Please continue the mailing-list thread below about reordering the fields of `struct fsck_options`, picking up right after its final line. The items that follow the thread are not part of this task.

# SUPPLIED PASSAGE
□ □ □

On Tue, Jun 18, 2024 at 08:25:34AM -0700, Junio C Hamano wrote:
> shejialuo <shejialuo@xxxxxxxxx> writes:
>
> > On Tue, Jun 18, 2024 at 04:38:07AM -0400, Karthik Nayak wrote:
> >> shejialuo <shejialuo@xxxxxxxxx> writes:
> >>
> >> [snip]
> >>
> >> > struct fsck_options {
> >> > + /*
> >> > + * Reorder the fields to allow `fsck_ref_options` to use
> >> > + * the interfaces using `struct fsck_options`.
> >> > + */
> >>
> >> Why is this added? It makes sense to have it in the commit message
> >> because it talks about the change, but why make it persistent in the
> >> code?
> >>
> >
> > I explicitly add this comments due to the following reasons:
> >
> > 1. If someone needs to change the `fsck_options`, without this comment,
> > he might be just add some new fields at top. Although the change will
> > fail the tests here, I think we should mention this in code.
>
> Do you mean you plan to take advantage of the fact that early
> members of two structures are the same? IOW, if there is a function
> that takes a pointer to smaller fsck_refs_options, you plan to pass
> a pointer to fsck_options from some callers, e.g.

□ □ □

# RECORDS

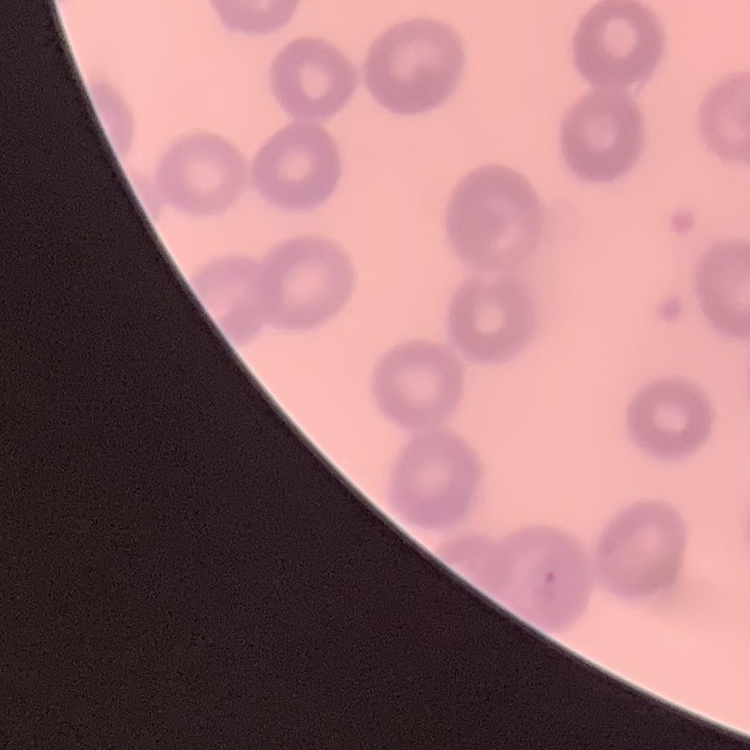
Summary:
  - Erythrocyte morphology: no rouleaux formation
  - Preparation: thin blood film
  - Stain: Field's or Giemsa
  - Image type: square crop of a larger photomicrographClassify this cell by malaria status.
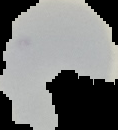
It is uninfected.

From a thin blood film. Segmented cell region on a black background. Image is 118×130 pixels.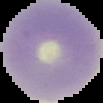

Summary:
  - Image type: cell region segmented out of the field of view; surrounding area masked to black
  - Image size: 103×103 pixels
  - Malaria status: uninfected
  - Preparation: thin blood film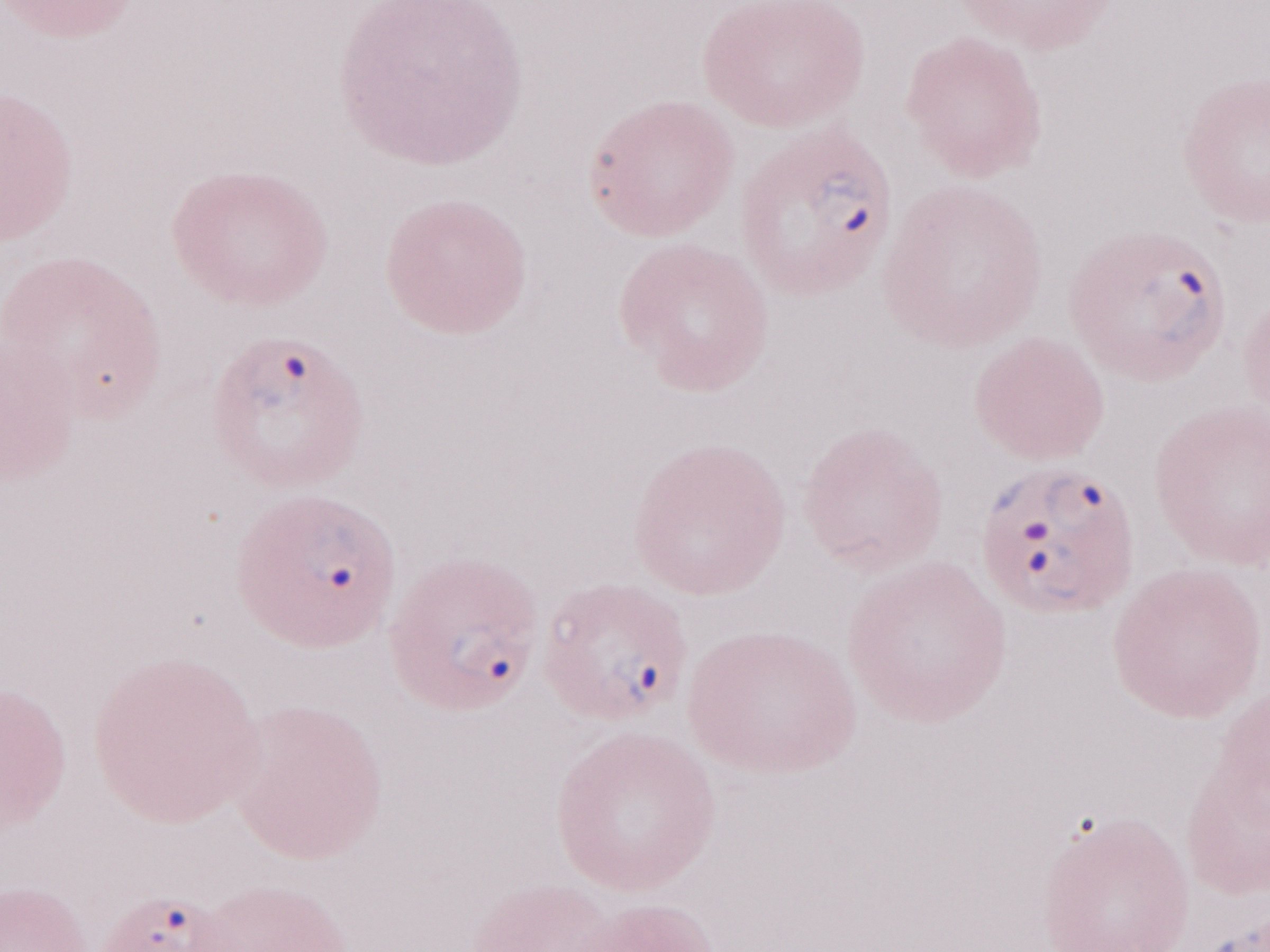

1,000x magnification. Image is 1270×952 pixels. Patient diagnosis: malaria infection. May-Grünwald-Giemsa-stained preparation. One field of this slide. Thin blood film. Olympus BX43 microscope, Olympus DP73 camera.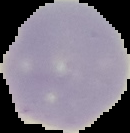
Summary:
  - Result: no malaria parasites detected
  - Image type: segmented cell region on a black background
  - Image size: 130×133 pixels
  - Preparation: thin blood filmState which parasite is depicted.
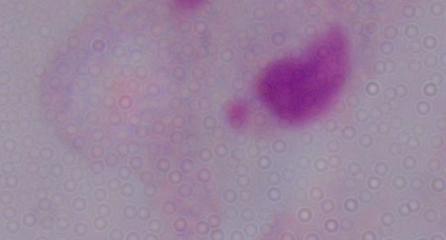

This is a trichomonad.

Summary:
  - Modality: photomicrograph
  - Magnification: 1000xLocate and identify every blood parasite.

□ □ □

# OUTPUT FOR THIS EXERCISE
>
> extern void func(struct fsck_refs_options *);
> void a_caller(struct fsck_options *o)
> {
> func((struct fsck_options *)o);
> ...
>
> If that is the case, then ...
>
> Do not do that.
>
> Your data structure design is broken. Instead you would do this:
>
> struct fsck_options {
> struct fsck_refs_options refs;
> ... other members ...
> };
> void a_caller(struct fsck_options *o)
> {
> func(&o->refs);
> ...
Well, I totally agree with this. It's bad to convert the pointer type. I
will change the code in this patch to make it OK.
Thanks for your advice.